Search the records for the word "California" and report each line that has it.

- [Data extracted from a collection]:

>>>

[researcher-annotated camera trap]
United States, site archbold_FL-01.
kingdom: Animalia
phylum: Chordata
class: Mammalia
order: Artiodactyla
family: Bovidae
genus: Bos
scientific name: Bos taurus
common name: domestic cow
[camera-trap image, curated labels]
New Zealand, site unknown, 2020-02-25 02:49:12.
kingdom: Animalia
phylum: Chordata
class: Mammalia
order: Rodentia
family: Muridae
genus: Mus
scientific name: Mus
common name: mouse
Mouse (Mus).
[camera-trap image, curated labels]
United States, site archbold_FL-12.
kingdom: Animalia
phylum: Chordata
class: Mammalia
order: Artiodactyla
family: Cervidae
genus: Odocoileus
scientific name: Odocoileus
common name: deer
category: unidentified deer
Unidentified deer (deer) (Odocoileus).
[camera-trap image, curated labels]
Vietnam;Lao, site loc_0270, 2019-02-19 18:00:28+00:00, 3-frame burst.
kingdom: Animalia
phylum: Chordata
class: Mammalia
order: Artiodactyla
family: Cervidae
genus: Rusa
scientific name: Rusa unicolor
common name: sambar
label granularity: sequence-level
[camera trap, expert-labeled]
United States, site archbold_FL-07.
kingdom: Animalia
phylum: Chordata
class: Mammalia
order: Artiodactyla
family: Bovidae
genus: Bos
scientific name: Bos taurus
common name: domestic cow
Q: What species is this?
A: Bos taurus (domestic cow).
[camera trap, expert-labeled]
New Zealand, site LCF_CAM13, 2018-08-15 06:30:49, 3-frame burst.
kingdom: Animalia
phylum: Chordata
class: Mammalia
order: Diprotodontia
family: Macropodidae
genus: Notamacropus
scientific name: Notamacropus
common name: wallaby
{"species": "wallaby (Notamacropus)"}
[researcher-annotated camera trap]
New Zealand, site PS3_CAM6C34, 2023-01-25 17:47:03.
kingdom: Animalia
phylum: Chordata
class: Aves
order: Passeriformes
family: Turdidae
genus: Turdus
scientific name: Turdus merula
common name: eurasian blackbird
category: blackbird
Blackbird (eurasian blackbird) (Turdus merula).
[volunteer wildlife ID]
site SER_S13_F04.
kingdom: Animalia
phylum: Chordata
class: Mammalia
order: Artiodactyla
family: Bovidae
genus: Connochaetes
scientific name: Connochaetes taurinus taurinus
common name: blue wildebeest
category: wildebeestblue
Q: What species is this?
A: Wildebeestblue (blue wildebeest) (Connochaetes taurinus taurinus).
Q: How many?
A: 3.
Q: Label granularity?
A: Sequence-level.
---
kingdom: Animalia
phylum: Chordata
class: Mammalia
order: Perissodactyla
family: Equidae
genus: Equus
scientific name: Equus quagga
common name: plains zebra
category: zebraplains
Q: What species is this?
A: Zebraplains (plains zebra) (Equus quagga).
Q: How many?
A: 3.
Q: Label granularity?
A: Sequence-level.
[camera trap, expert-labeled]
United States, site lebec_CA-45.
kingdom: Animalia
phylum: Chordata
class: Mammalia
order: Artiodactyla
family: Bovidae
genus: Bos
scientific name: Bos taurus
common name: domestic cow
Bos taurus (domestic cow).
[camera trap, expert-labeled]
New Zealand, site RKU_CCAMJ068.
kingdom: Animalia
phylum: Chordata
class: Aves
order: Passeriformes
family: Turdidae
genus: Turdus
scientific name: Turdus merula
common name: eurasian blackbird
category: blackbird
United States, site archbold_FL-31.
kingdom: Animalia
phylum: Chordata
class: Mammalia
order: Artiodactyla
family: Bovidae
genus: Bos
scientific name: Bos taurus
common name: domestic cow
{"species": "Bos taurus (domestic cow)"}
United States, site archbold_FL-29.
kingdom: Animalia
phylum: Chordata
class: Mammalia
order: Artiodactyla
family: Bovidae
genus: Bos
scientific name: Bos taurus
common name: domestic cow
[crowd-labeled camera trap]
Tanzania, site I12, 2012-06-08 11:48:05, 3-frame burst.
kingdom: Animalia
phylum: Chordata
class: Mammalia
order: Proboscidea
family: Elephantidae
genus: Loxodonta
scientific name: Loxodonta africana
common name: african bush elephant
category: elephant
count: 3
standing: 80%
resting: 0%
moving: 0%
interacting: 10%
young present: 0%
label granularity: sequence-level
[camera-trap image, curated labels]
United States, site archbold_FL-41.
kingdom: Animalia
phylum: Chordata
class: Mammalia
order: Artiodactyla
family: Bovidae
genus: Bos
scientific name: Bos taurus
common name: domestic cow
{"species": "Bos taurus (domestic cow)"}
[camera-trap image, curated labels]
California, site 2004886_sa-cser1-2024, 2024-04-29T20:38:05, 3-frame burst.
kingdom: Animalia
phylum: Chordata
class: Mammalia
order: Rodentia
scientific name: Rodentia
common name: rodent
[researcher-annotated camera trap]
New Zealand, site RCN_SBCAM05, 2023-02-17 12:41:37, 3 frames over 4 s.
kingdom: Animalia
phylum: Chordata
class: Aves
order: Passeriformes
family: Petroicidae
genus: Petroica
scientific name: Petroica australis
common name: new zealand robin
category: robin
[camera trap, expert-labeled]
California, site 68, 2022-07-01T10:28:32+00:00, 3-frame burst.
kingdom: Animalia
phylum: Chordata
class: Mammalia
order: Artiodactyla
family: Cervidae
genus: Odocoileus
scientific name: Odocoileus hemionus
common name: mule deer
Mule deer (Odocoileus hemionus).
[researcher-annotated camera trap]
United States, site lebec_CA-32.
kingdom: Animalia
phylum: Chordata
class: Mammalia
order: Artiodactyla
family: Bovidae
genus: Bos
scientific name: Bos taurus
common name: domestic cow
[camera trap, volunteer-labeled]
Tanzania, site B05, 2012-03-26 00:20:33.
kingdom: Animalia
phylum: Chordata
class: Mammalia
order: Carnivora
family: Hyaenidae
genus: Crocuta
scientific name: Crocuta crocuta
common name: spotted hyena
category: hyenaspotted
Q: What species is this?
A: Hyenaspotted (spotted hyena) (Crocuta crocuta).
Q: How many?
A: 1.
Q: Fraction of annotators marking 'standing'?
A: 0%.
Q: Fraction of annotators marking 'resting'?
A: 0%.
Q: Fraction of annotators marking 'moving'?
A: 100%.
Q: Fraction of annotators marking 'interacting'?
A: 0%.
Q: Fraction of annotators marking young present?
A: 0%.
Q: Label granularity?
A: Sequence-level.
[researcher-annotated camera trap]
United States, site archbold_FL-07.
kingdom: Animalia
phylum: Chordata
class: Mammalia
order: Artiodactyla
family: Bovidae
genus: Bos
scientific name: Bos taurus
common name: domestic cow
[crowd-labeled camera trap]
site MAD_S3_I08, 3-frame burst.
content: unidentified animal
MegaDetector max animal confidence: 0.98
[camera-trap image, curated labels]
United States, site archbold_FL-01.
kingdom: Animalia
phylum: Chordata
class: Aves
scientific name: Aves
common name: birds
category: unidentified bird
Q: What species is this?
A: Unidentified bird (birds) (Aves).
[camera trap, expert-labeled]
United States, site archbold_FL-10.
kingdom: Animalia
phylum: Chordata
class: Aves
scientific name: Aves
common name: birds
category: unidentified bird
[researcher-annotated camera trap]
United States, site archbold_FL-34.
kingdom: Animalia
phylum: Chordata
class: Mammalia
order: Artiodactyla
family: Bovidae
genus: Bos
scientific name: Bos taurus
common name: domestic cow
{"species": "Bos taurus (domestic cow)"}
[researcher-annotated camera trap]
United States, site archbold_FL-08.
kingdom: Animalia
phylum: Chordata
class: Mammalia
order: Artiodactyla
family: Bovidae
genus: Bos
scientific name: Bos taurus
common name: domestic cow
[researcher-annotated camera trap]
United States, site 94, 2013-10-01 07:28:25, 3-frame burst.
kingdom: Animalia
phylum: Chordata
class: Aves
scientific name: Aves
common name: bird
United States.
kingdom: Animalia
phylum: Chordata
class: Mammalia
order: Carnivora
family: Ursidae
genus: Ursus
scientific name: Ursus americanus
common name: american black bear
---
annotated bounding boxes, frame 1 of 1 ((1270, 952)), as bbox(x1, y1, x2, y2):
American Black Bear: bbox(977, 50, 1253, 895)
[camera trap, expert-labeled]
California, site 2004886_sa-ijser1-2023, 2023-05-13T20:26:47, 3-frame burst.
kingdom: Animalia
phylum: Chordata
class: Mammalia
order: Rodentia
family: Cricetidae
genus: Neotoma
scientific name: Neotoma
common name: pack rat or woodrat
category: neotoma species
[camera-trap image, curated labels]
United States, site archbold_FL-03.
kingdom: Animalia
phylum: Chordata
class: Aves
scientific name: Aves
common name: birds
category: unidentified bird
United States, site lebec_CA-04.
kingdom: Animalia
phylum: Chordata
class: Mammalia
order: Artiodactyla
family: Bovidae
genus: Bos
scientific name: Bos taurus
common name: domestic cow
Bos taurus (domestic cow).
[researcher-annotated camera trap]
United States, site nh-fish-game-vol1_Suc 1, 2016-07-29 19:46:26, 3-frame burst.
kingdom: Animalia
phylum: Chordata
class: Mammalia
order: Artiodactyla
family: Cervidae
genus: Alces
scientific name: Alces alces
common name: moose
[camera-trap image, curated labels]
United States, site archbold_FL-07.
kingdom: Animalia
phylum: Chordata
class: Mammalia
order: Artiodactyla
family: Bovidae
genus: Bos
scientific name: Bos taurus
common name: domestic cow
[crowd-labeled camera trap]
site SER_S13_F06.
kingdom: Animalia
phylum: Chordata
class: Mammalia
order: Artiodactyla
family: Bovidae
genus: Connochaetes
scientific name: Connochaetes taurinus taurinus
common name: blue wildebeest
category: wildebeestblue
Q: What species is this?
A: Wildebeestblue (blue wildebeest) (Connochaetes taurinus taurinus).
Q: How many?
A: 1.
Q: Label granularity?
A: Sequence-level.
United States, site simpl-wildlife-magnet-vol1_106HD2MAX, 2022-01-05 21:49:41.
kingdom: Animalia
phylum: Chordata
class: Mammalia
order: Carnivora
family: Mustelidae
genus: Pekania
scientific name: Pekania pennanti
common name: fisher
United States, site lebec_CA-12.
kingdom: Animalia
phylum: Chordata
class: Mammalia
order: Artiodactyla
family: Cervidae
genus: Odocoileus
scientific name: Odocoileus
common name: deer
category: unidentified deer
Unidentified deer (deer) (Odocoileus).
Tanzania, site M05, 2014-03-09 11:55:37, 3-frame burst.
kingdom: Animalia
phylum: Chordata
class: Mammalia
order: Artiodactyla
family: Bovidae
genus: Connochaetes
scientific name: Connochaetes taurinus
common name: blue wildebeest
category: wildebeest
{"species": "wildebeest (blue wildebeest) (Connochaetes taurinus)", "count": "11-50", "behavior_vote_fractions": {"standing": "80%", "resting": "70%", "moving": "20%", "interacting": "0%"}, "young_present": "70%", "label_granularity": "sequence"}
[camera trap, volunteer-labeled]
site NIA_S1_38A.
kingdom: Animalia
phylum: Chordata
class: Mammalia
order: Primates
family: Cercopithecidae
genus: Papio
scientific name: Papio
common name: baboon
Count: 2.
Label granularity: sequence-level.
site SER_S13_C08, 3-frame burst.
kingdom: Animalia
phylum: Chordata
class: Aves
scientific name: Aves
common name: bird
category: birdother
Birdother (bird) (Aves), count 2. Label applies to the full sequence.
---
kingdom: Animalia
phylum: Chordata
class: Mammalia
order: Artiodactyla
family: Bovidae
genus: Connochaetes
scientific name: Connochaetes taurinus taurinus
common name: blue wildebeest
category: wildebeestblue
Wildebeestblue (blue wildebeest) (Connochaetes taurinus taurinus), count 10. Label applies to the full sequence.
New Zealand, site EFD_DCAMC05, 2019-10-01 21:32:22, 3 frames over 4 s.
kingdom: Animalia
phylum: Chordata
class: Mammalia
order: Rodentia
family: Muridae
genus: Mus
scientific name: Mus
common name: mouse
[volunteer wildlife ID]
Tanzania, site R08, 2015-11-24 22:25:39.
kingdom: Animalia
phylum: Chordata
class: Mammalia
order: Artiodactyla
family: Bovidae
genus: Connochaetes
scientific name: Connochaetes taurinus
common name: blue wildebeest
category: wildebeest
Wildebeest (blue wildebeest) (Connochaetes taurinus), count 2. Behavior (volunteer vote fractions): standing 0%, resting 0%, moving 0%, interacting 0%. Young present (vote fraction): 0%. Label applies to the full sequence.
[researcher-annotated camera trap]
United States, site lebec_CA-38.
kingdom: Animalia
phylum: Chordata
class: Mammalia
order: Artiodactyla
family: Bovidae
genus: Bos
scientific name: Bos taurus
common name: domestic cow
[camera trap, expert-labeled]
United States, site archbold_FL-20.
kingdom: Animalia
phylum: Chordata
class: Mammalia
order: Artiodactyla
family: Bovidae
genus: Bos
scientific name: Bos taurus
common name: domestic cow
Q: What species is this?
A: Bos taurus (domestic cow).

<<<

- [Result of this task]:
California, site 2004886_sa-cser1-2024, 2024-04-29T20:38:05, 3-frame burst.
California, site 68, 2022-07-01T10:28:32+00:00, 3-frame burst.
California, site 2004886_sa-ijser1-2023, 2023-05-13T20:26:47, 3-frame burst.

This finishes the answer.